Posted: Thu Apr 15, 2010 9:26 pm
by -SWS
Muse-Inc wrote:I am one of those easily awakened by noise, light, movements (even too much air circulation). Although CPAP therapy has raised the threshold for awakenings from these, I still experience multiple frustrating nightime wakeups.
echo wrote:Back to topic, that hypersensitivity issue keeps coming back again and again. I wish they did some studies on that. Is there no way to measure hyper-sensitivity in the brain, maybe via functional MRI or SPECT/PET? They have shown for example that some people's pain perception is related to hypersensitivity in the brain (as in phantom limb syndrome) rather than in the nerves.... would be interesting to look at hypersensitivity & arousals during sleep.
blizzardboy wrote:
-SWS wrote: If you happen to score borderline or high on this non-scientific HSP screening questionnaire then I personally suspect that your stimulus/response equation to poor sleep and EDS is probably highly multifactorial as a matter of both hypersensitivity and hyper-responsiveness.
FWIW I scored 21/25 - bit touchy, eh?
-SWS wrote:
SleepingUgly wrote:
-SWS wrote:If you happen to score borderline or high on this non-scientific HSP screening questionnaire then I personally suspect that your stimulus/response equation to poor sleep and EDS is probably highly multifactorial as a matter of both hypersensitivity and hyper-responsiveness.
I've seen this questionnaire cited several times on this forum. I don't know what established construct it's trying to measure, or anything else about its validity or reliability. It almost seems to be some kind of measure of sensory issues, as in sensory integration disorder.
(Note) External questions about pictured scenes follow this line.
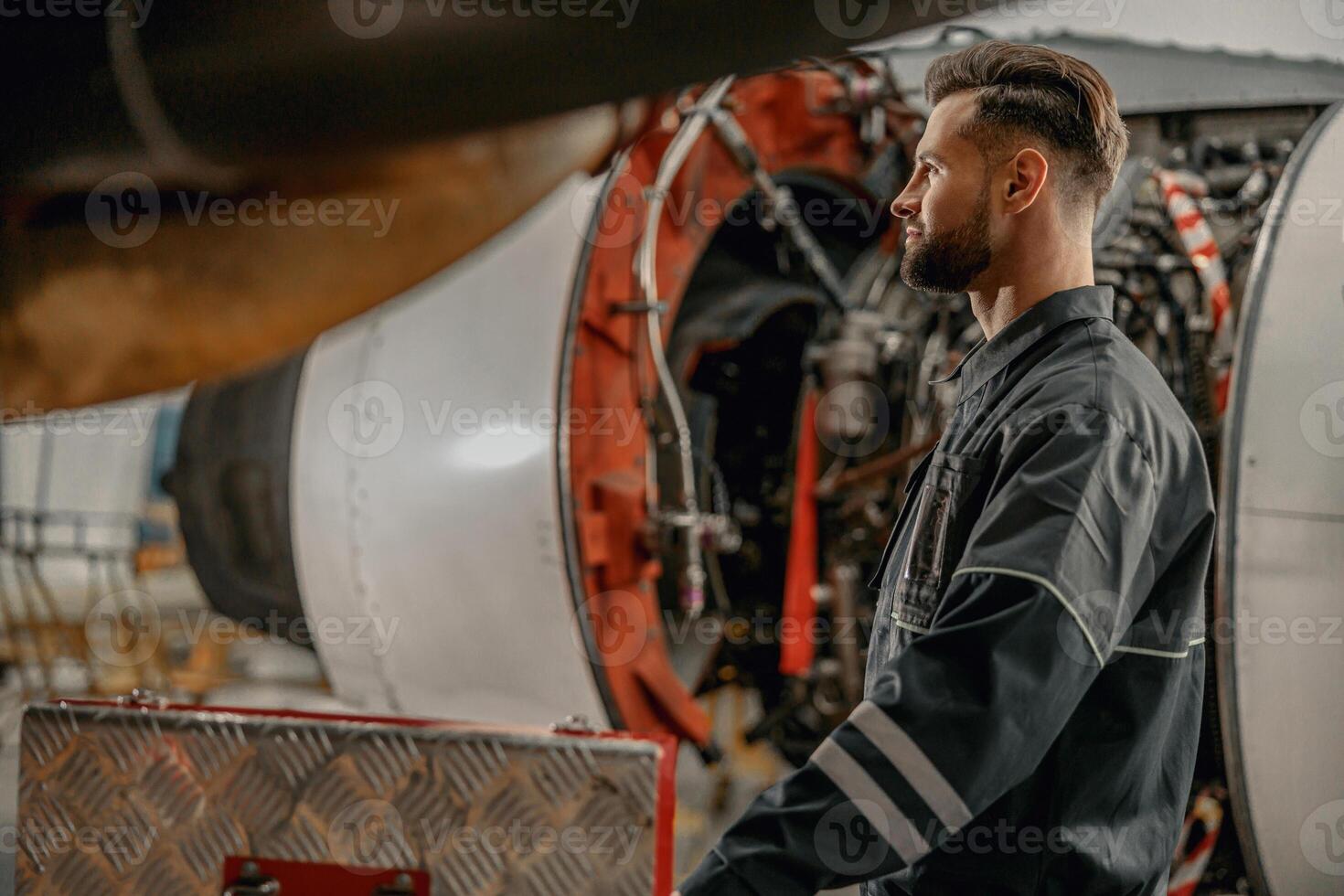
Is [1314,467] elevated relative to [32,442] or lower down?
lower down

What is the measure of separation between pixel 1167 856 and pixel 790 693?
2.69 meters

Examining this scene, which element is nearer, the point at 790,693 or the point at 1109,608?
the point at 1109,608

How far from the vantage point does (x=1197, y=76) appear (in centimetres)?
391

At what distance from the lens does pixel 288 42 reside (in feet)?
3.39

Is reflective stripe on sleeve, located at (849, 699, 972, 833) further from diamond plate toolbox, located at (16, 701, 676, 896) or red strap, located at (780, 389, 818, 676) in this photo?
red strap, located at (780, 389, 818, 676)

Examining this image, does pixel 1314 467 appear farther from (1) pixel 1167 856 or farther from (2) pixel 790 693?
(2) pixel 790 693

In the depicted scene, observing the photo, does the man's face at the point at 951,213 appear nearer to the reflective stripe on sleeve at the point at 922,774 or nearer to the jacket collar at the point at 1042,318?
the jacket collar at the point at 1042,318

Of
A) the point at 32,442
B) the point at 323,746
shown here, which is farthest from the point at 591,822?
the point at 32,442

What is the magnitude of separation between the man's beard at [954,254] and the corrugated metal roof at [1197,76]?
93.3 inches

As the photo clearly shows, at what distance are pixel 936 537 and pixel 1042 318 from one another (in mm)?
337

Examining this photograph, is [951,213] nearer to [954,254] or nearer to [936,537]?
[954,254]

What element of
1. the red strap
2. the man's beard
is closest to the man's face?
the man's beard

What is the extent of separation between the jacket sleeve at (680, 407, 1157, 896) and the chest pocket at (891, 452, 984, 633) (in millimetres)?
181

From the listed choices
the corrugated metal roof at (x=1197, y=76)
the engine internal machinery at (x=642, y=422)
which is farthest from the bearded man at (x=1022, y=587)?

Dr. Park holds that those with UARS have a hyperarousable nervous system, and that Dr. Guilleminault thinks that's why they tolerate CPAP as well (although I have yet to see anything Dr. Guilleminault has written along those lines). There is lots of information about people with UARS having lots of functional somatic syndromes, such as Irritable Bowel, Fybromyalgia, etc. I was under the impression that much of this resolves when the underlying SDB is treated. So IF there is a hyperarousable NS in UARS patients, I wonder if it's the chicken or the egg. In any event, other than being a very light sleeper, and a few other mild symptoms such as startling when a bird crashed into my window 3 feet from my head just now, leaving the contents of his GI track all over it, I don't think I qualify for whatever it is this scale is measuring.
SU, if you don't mind I'll put a placeholder on my own conversation and even conjecture about the above until after Muffy's, jnk's, Rebecca R's, et al's informative PLM & RERA discussion. THAT'S the kind of useful information I would focus on right now regarding your own past and future sleep studies. Excellent PLM information so far IMHO... Also hope to hear any PLM or RERA thoughts Kathy and others might have as well.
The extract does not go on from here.